Science and Technology Daily Beijing, May 29 (reporter Liu Xia) According to the physicists organization network reported on the 28th, researchers in the United States have found a new technology that can increase the catalytic speed of chemical reactions to 10,000 times the existing catalytic speed limit, which is expected to greatly improve the speed of thousands of chemical processes and significantly reduce costs. The fertilizer, food, fuel, plastics and other industries benefit.

Scientists use catalysts (such as metals) to speed up chemical reactions, but only as fast as Sabatier's principle allows.

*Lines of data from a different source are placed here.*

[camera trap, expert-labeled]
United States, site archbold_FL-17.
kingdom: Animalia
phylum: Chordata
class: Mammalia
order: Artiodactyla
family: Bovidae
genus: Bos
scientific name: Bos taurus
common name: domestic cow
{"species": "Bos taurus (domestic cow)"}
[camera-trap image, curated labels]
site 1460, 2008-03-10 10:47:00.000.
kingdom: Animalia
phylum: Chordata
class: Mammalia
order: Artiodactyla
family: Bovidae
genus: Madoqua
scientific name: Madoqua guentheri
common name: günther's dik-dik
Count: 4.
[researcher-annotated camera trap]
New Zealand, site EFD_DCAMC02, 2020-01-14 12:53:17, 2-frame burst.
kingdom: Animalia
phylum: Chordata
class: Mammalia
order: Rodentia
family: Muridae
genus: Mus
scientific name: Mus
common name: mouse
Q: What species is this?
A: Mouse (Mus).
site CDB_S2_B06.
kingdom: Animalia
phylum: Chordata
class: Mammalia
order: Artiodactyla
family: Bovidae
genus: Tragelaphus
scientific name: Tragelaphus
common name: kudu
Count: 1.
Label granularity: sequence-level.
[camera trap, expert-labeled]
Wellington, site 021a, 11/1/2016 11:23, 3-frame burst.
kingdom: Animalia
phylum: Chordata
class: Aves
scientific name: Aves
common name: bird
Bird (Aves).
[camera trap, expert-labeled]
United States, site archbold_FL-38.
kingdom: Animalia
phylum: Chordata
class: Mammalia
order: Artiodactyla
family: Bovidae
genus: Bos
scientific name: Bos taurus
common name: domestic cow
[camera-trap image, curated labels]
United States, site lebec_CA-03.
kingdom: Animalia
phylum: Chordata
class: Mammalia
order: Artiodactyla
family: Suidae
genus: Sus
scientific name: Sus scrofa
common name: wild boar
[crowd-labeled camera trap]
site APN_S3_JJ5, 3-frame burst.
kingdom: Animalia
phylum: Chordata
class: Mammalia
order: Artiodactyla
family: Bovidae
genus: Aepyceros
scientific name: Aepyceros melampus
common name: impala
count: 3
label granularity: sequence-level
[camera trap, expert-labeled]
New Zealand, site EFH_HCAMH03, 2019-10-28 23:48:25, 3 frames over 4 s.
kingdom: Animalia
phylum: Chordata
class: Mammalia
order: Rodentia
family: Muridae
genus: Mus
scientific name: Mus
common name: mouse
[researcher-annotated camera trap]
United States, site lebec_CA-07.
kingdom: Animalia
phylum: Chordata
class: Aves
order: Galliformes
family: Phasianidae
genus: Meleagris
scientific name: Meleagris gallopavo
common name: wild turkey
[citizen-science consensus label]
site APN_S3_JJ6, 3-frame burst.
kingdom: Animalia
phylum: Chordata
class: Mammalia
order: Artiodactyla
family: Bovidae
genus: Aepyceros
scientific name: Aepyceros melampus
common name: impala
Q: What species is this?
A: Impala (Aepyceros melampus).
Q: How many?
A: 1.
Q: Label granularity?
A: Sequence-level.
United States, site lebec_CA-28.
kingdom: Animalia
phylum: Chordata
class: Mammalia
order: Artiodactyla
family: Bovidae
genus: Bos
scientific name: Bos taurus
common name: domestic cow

Since this criterion was established quantitatively in 1960, the Sabatier maximum has been the limit of catalytic speed.

Researchers at the Catalytic Energy Innovation Center, funded by the U.S. Department of Energy, have found that they can break this speed limit by applying a wave to a catalyst, creating an oscillating catalyst. Waves have peaks and troughs, and when applied, the waves allow the two parts of a chemical reaction to proceed alone, at different speeds. When the waves applied to the surface of the catalyst match the natural frequency of the chemical reaction, a mechanism called "resonance" causes the catalytic rate to rise significantly.

co-author Paul Dornhahl, a professor of chemical engineering and materials science at the University of Minnesota, said: "We've long realized that catalysts need to change over time, and it turns out that moving to a frequency of kilohertz significantly speeds up catalysis."

Increasing the speed of chemical reactions would greatly benefit thousands of chemical and material technologies used to develop fertilizers, food, fuels, plastics and more, significantly reducing the amount of equipment needed to make them and lowering the overall cost of many everyday materials, the researchers said. "This has the potential to revolutionize the way we make almost all of our most basic chemicals, materials and fuels, and the shift from conventional to dynamic catalysts will be as big as the shift from direct current to alternating current," said Professor Donis Vilakos, director of the Catalytic Energy Innovation Center.